Umm Chris?  What did your say your address is ..... and is the house ever empty during the day? 

On a serious note, I'm turning green with envy. Hot dang!


----------



## DocStram (Aug 2, 2008)

Chris ... you dog!  I just visited the COW website and the open house picnic was today from 10 until 4.    You posted at 5:30 today!   Whoaaaaa ........ get off the computer and get playing with the Pen Wizard.  Can't wait to see pictures!!


----------



## PaulDoug (Aug 2, 2008)

I DO NOT SEE A THING!


----------



## thewishman (Aug 2, 2008)

I'll try to get a picture. Just got back from looking at Dremel tools - there is a threaded adapter for one and a sleeve for another tool - Foredom or something. I have neither, so I am just practicing turning the knob and changing wheels for different effects. Gonna start with a spiral and work my way up to the guilloche attachment.

It is a compact device with 7 wheels to change patterns and a 24 position index plate along with other things I don't know the names of (of which I do not know the names - Cav.)

Got a Dremel - come over and we'll start 'er up.


----------



## thewishman (Aug 2, 2008)

A pen mandrel Just the mandrel, not the morse taper, screws into the inside of the indexing wheel and is held in by the brass pointed screw. A rotary tool goes into the black collar on top of the pexiglas - 1st picture, or the collar can be removed to expose a threaded opening for a Dremel.

There are seven extra wheels of various sizes that can be used in many combinations in the second picture. Spirals, wavy patterns and many others are possible.


----------



## brycej (Aug 2, 2008)

Did Mr Beall give any indication what the price of the Wizard would be?
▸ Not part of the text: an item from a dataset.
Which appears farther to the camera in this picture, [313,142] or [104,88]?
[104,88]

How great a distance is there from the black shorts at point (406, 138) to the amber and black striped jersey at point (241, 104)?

Now, did you get yourself a Dremel tool? Let's see what this thing can do.


----------



## wood-of-1kind (Aug 3, 2008)

Chris,
looks like a good (Beall) machine and it seems solid. I see that the "gear" mechanism is plastic (nylon perhaps?). Does it turn smoothly and does it have a solid feel about it? Like others here, I'm anxious to see some reults (pics) of a finished pen. Congrats on the score and please do keep us posted.


----------



## Darley (Aug 3, 2008)

Could you tell us the price of this little toy and any successful pen yet or post the miss up blanks just to see Thanks


----------



## fstepanski (Aug 3, 2008)

Very cool Chris, congratulations..  Can't wait to see a couple Beallized pens...


----------



## ahoiberg (Aug 3, 2008)

i must have missed some posts about this, i haven't heard of the pen wizard. does it take the lathe out of the picture or something? it kinda looks like a really small taig or something.


----------



## turned_for_good (Aug 3, 2008)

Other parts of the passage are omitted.